▸ What the exercise asks
Return every line of the listing that contains the string "categories". Case counts.

▸ Records excerpted from a collection
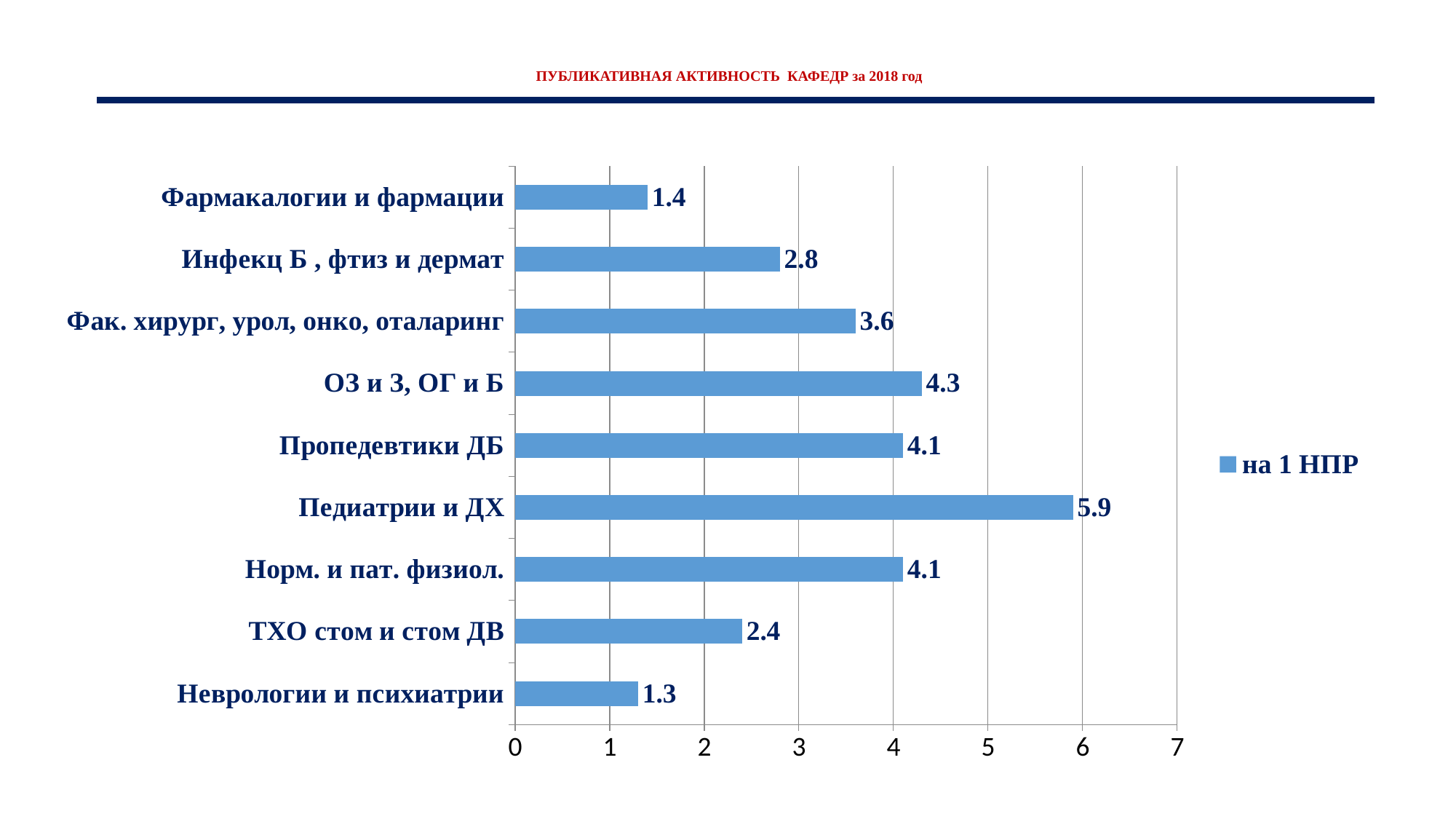
Which is larger, the value for Инфекц Б , фтиз и дермат or the value for ТХО стом и стом ДВ? Инфекц Б , фтиз и дермат How many series does the legend list? 1 What is the value for Неврологии и психиатрии? 1.3 How many categories are shown in the chart? 9 What is the value for Фак. хирург, урол, онко, оталаринг? 3.6 Which category has the highest value? Педиатрии и ДХ Is the value for Пропедевтики ДБ greater or less than 4? greater Which category has the lowest value? Неврологии и психиатрии What is the difference between the values for Педиатрии и ДХ and ОЗ и З, ОГ и Б? 1.6 What kind of chart is shown on the slide? bar chart What is the value for Педиатрии и ДХ? 5.9 What is the legend entry of the chart? на 1 НПР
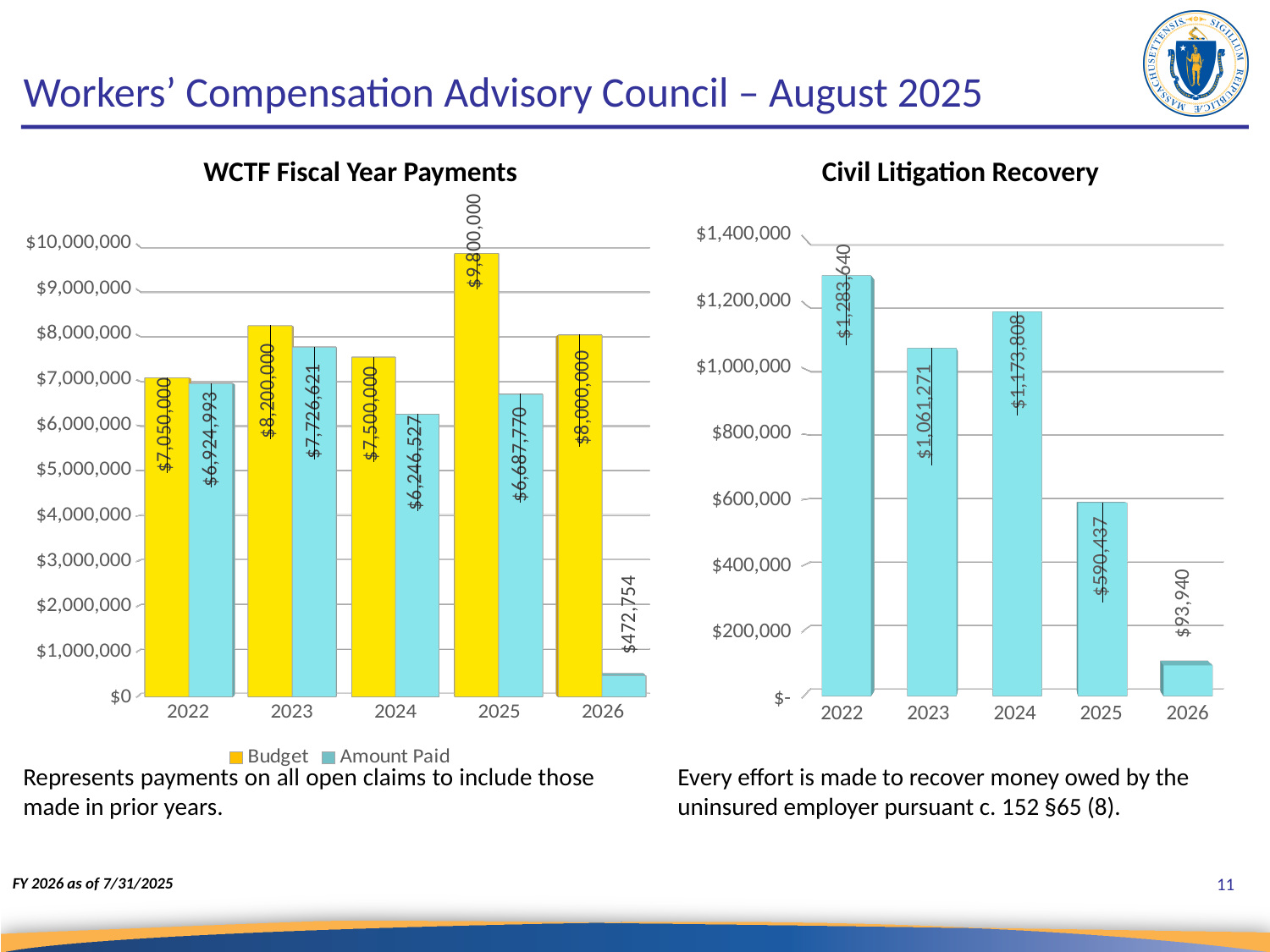
In the WCTF Fiscal Year Payments chart, which year has the highest Budget? 2025 In the WCTF Fiscal Year Payments chart, what is the Budget value for 2025? $9,800,000 In the WCTF Fiscal Year Payments chart, what is the Amount Paid for 2023? $7,726,621 In the Civil Litigation Recovery chart, what is the value for 2024? $1,173,808 How many series does the legend of the WCTF Fiscal Year Payments chart list? 2 How many years are shown on the x axis of the Civil Litigation Recovery chart? 5 What kind of chart is the Civil Litigation Recovery chart? Bar chart In the WCTF Fiscal Year Payments chart, which is larger for 2024: the Budget or the Amount Paid? Budget In the Civil Litigation Recovery chart, what is the difference between the 2022 and 2023 values? $222,369 In the WCTF Fiscal Year Payments chart, what is the difference between the Budget and the Amount Paid for 2025? $3,112,230 In the Civil Litigation Recovery chart, which year has the highest recovery? 2022 In the WCTF Fiscal Year Payments chart, which year has the lowest Amount Paid? 2026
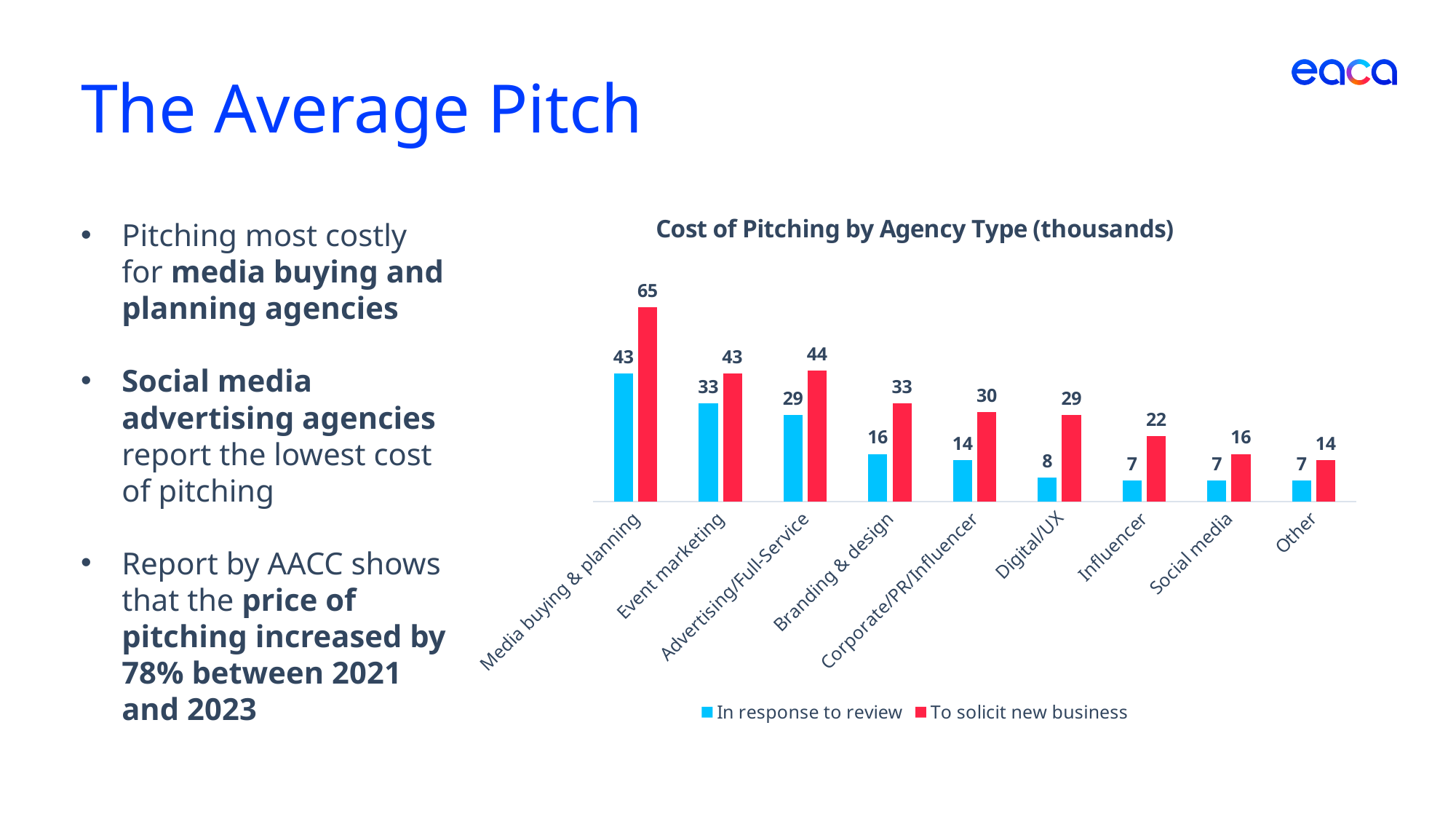
What is the title of the chart? Cost of Pitching by Agency Type (thousands) What kind of chart is shown on the slide? Bar chart What is the value for Influencer in the 'To solicit new business' series? 22 What is the difference between the 'To solicit new business' values for Event marketing and Branding & design? 10 What is the value for Advertising/Full-Service in the 'In response to review' series? 29 How many series does the legend list? 2 Which agency type has the highest value in the 'To solicit new business' series? Media buying & planning How many agency types are shown on the x axis? 9 Which is larger: the 'In response to review' value for Event marketing or for Corporate/PR/Influencer? Event marketing What is the value for Media buying & planning in the 'To solicit new business' series? 65 Which agency type has the lowest value in the 'To solicit new business' series? Other What is the difference between the 'To solicit new business' and 'In response to review' values for Media buying & planning? 22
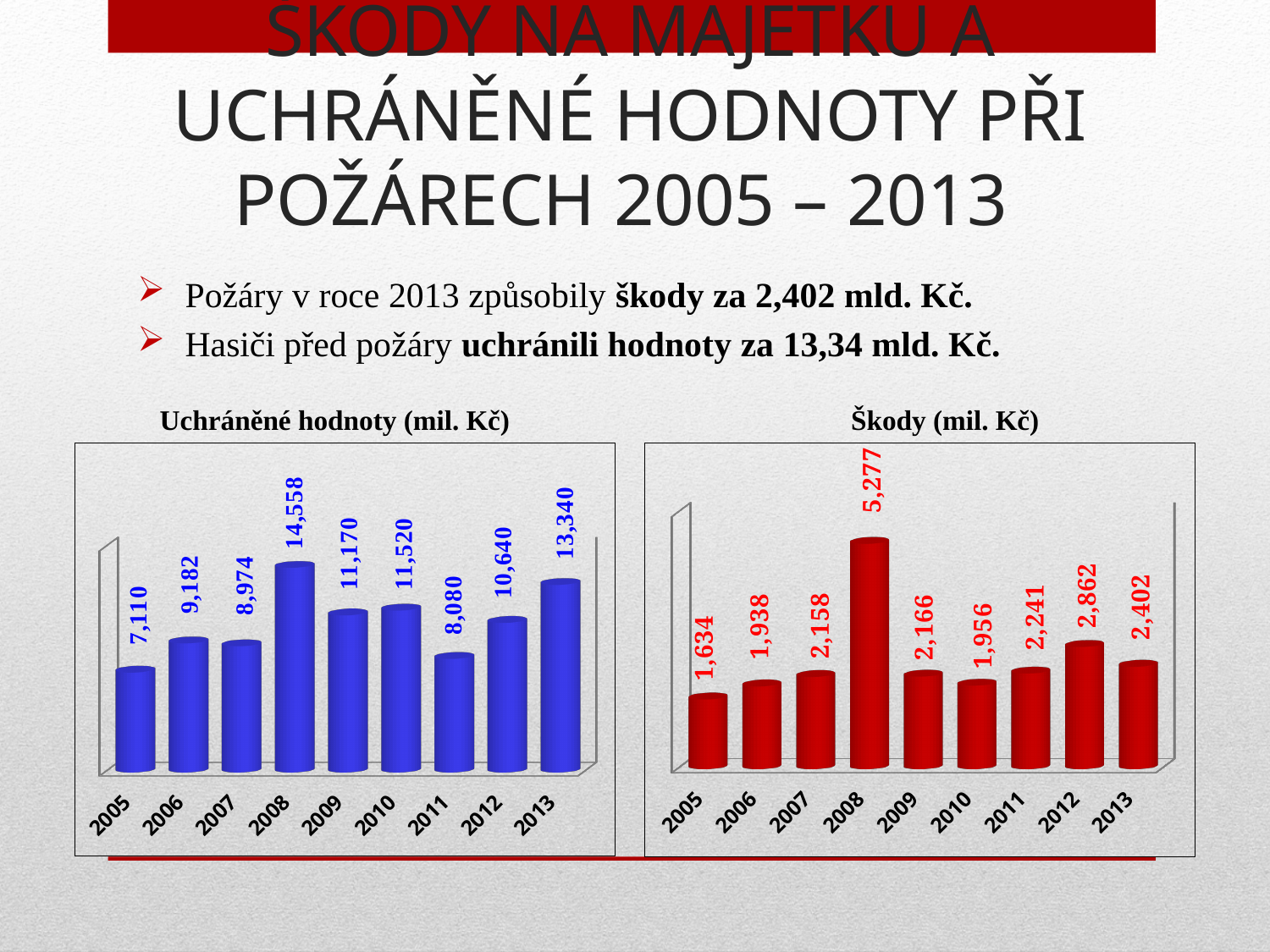
How many years are shown on the x axis of the chart titled "Škody (mil. Kč)"? 9 In the chart titled "Škody (mil. Kč)", which year has the highest value? 2008 In the chart titled "Uchráněné hodnoty (mil. Kč)", which year has the lowest value? 2005 In the chart titled "Škody (mil. Kč)", which is larger, the value for 2006 or the value for 2012? 2012 In the chart titled "Škody (mil. Kč)", which year has the lowest value? 2005 What type of chart is the chart titled "Uchráněné hodnoty (mil. Kč)"? Bar chart What colour are the bars in the chart titled "Škody (mil. Kč)"? Red In the chart titled "Uchráněné hodnoty (mil. Kč)", what is the value for 2008? 14,558 In the chart titled "Uchráněné hodnoty (mil. Kč)", which is larger, the value for 2010 or the value for 2011? 2010 In the chart titled "Škody (mil. Kč)", what is the value for 2013? 2,402 In the chart titled "Uchráněné hodnoty (mil. Kč)", what is the difference between the values for 2008 and 2005? 7,448 In the chart titled "Škody (mil. Kč)", what is the difference between the values for 2012 and 2013? 460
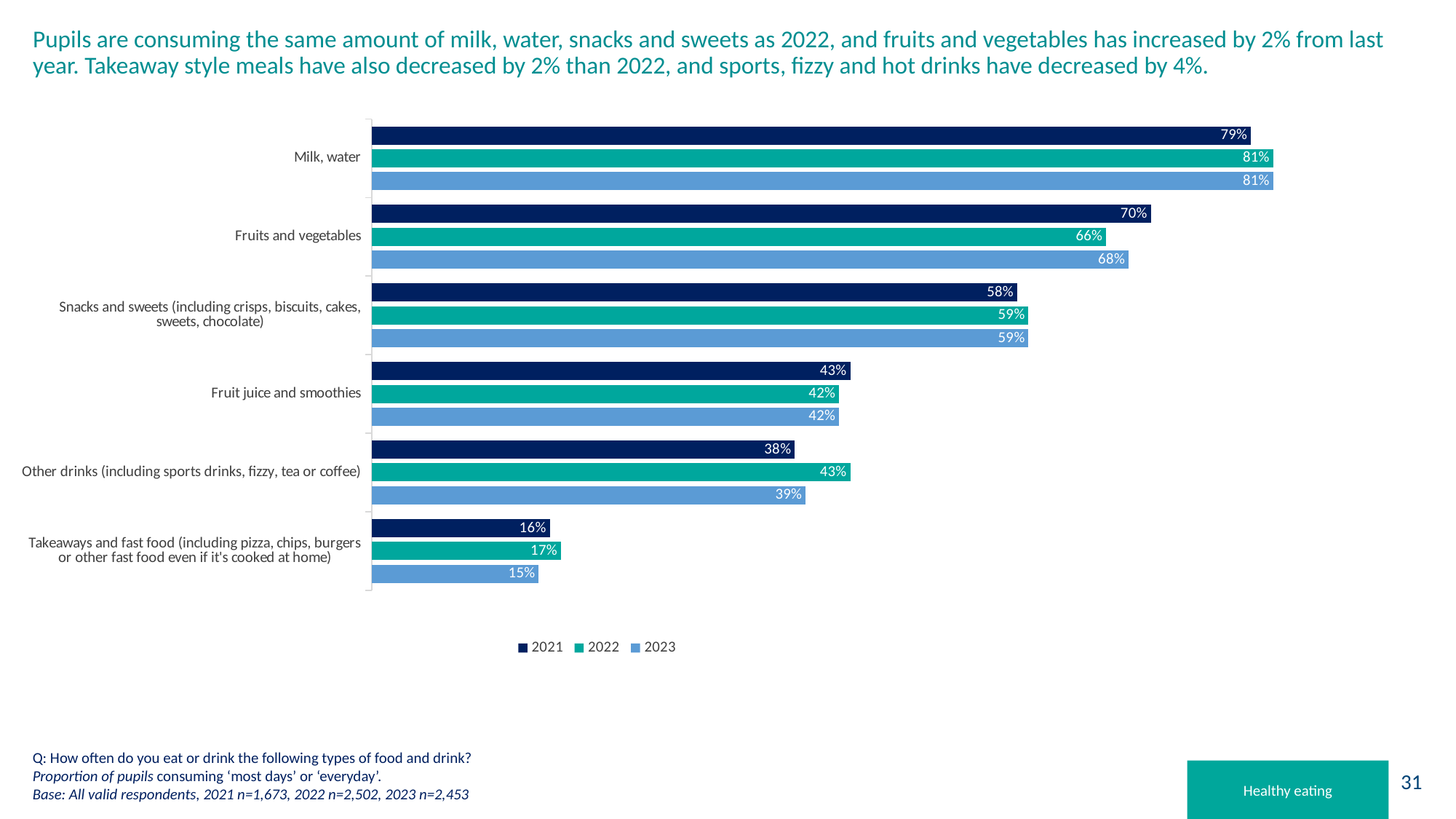
Which is larger for Fruit juice and smoothies: the 2021 value or the 2023 value? 2021 What is the 2021 value for Fruits and vegetables? 70% Which category has the highest 2023 value? Milk, water What is the difference between the 2021 and 2022 values for Fruits and vegetables? 4% What is the 2023 value for Milk, water? 81% How many categories are shown on the chart? 6 What is the 2023 value for Takeaways and fast food? 15% How many series does the legend list? 3 What is the 2022 value for Other drinks (including sports drinks, fizzy, tea or coffee)? 43% What kind of chart is shown on the slide? Bar chart Which category has the lowest 2021 value? Takeaways and fast food (including pizza, chips, burgers or other fast food even if it's cooked at home) What is the difference between the 2022 and 2023 values for Other drinks (including sports drinks, fizzy, tea or coffee)? 4%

▸ Written answer
Which is larger, the value for Инфекц Б , фтиз и дермат or the value for ТХО стом и стом ДВ? Инфекц Б , фтиз и дермат How many series does the legend list? 1 What is the value for Неврологии и психиатрии? 1.3 How many categories are shown in the chart? 9 What is the value for Фак. хирург, урол, онко, оталаринг? 3.6 Which category has the highest value? Педиатрии и ДХ Is the value for Пропедевтики ДБ greater or less than 4? greater Which category has the lowest value? Неврологии и психиатрии What is the difference between the values for Педиатрии и ДХ and ОЗ и З, ОГ и Б? 1.6 What kind of chart is shown on the slide? bar chart What is the value for Педиатрии и ДХ? 5.9 What is the legend entry of the chart? на 1 НПР
Which is larger for Fruit juice and smoothies: the 2021 value or the 2023 value? 2021 What is the 2021 value for Fruits and vegetables? 70% Which category has the highest 2023 value? Milk, water What is the difference between the 2021 and 2022 values for Fruits and vegetables? 4% What is the 2023 value for Milk, water? 81% How many categories are shown on the chart? 6 What is the 2023 value for Takeaways and fast food? 15% How many series does the legend list? 3 What is the 2022 value for Other drinks (including sports drinks, fizzy, tea or coffee)? 43% What kind of chart is shown on the slide? Bar chart Which category has the lowest 2021 value? Takeaways and fast food (including pizza, chips, burgers or other fast food even if it's cooked at home) What is the difference between the 2022 and 2023 values for Other drinks (including sports drinks, fizzy, tea or coffee)? 4%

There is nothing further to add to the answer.